◆ Work to be completed
Please print the entries below exactly, from the line with "对于箱包要求的多项数据，你担心的都不是问题。" through the line with "waste gate valve.", including both of those lines and leaving out all others.
★ ★ ★ ★
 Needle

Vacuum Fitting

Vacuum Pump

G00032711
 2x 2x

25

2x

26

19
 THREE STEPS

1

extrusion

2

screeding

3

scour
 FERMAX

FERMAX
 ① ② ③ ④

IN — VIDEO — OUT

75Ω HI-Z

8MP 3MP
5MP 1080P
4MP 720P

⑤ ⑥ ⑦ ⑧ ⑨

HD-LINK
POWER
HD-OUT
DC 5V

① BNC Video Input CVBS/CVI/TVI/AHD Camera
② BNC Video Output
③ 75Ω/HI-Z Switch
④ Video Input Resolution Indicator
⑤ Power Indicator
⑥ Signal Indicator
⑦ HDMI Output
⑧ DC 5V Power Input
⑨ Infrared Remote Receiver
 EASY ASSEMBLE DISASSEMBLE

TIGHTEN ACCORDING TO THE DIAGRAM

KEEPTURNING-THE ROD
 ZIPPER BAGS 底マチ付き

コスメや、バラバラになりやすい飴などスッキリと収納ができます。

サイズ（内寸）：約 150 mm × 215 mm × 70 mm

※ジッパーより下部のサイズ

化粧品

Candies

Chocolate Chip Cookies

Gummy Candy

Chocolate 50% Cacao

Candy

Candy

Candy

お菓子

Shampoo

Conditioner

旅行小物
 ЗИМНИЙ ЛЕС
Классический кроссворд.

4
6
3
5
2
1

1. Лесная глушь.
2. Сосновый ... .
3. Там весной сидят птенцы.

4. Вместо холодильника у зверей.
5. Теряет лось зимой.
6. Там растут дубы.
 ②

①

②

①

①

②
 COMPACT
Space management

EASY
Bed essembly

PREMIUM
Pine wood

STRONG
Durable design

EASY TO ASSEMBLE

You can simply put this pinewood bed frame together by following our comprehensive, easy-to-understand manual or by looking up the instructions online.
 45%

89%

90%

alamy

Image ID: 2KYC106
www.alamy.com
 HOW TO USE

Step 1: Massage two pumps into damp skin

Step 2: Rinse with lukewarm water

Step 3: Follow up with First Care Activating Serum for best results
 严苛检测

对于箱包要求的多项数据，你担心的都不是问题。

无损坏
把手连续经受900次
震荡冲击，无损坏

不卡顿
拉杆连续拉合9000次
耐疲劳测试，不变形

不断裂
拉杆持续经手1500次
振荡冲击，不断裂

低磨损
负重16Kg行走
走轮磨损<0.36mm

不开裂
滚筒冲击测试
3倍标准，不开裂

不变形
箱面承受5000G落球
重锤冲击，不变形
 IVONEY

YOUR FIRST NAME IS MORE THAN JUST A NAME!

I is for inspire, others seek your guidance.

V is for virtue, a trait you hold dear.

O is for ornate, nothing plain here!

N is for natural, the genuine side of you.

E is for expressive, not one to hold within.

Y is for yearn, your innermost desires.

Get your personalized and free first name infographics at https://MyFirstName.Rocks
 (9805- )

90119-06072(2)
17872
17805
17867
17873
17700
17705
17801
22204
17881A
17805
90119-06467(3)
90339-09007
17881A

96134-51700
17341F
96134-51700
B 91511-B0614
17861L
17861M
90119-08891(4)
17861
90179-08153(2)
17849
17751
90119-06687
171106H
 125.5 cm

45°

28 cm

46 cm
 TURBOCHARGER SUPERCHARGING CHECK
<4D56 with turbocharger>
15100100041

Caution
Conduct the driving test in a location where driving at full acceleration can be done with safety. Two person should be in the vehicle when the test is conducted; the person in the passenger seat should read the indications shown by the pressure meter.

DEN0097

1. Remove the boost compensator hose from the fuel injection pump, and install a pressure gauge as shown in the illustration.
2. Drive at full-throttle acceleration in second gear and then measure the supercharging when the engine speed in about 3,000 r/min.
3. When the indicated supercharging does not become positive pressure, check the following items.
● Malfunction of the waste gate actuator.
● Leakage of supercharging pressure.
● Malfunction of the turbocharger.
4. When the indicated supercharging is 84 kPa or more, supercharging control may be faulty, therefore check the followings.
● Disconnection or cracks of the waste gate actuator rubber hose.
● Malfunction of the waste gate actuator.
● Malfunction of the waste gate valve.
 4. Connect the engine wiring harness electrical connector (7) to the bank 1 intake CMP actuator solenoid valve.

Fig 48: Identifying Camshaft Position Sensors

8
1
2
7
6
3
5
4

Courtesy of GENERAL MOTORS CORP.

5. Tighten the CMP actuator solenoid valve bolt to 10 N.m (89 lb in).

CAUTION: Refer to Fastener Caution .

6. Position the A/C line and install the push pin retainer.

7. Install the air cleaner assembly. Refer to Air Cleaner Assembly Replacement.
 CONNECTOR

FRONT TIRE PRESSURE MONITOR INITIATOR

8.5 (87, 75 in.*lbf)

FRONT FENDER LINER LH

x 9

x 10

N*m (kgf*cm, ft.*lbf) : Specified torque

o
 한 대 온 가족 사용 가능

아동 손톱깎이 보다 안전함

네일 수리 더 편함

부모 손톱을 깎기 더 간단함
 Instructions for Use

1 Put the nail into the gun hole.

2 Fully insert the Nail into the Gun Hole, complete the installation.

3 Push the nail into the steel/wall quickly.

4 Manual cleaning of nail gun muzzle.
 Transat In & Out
★ ★ ★ ★
◆ Output of the exercise
对于箱包要求的多项数据，你担心的都不是问题。

无损坏
把手连续经受900次
震荡冲击，无损坏

不卡顿
拉杆连续拉合9000次
耐疲劳测试，不变形

不断裂
拉杆持续经手1500次
振荡冲击，不断裂

低磨损
负重16Kg行走
走轮磨损<0.36mm

不开裂
滚筒冲击测试
3倍标准，不开裂

不变形
箱面承受5000G落球
重锤冲击，不变形
 IVONEY

YOUR FIRST NAME IS MORE THAN JUST A NAME!

I is for inspire, others seek your guidance.

V is for virtue, a trait you hold dear.

O is for ornate, nothing plain here!

N is for natural, the genuine side of you.

E is for expressive, not one to hold within.

Y is for yearn, your innermost desires.

Get your personalized and free first name infographics at https://MyFirstName.Rocks
 (9805- )

90119-06072(2)
17872
17805
17867
17873
17700
17705
17801
22204
17881A
17805
90119-06467(3)
90339-09007
17881A

96134-51700
17341F
96134-51700
B 91511-B0614
17861L
17861M
90119-08891(4)
17861
90179-08153(2)
17849
17751
90119-06687
171106H
 125.5 cm

45°

28 cm

46 cm
 TURBOCHARGER SUPERCHARGING CHECK
<4D56 with turbocharger>
15100100041

Caution
Conduct the driving test in a location where driving at full acceleration can be done with safety. Two person should be in the vehicle when the test is conducted; the person in the passenger seat should read the indications shown by the pressure meter.

DEN0097

1. Remove the boost compensator hose from the fuel injection pump, and install a pressure gauge as shown in the illustration.
2. Drive at full-throttle acceleration in second gear and then measure the supercharging when the engine speed in about 3,000 r/min.
3. When the indicated supercharging does not become positive pressure, check the following items.
● Malfunction of the waste gate actuator.
● Leakage of supercharging pressure.
● Malfunction of the turbocharger.
4. When the indicated supercharging is 84 kPa or more, supercharging control may be faulty, therefore check the followings.
● Disconnection or cracks of the waste gate actuator rubber hose.
● Malfunction of the waste gate actuator.
● Malfunction of the waste gate valve.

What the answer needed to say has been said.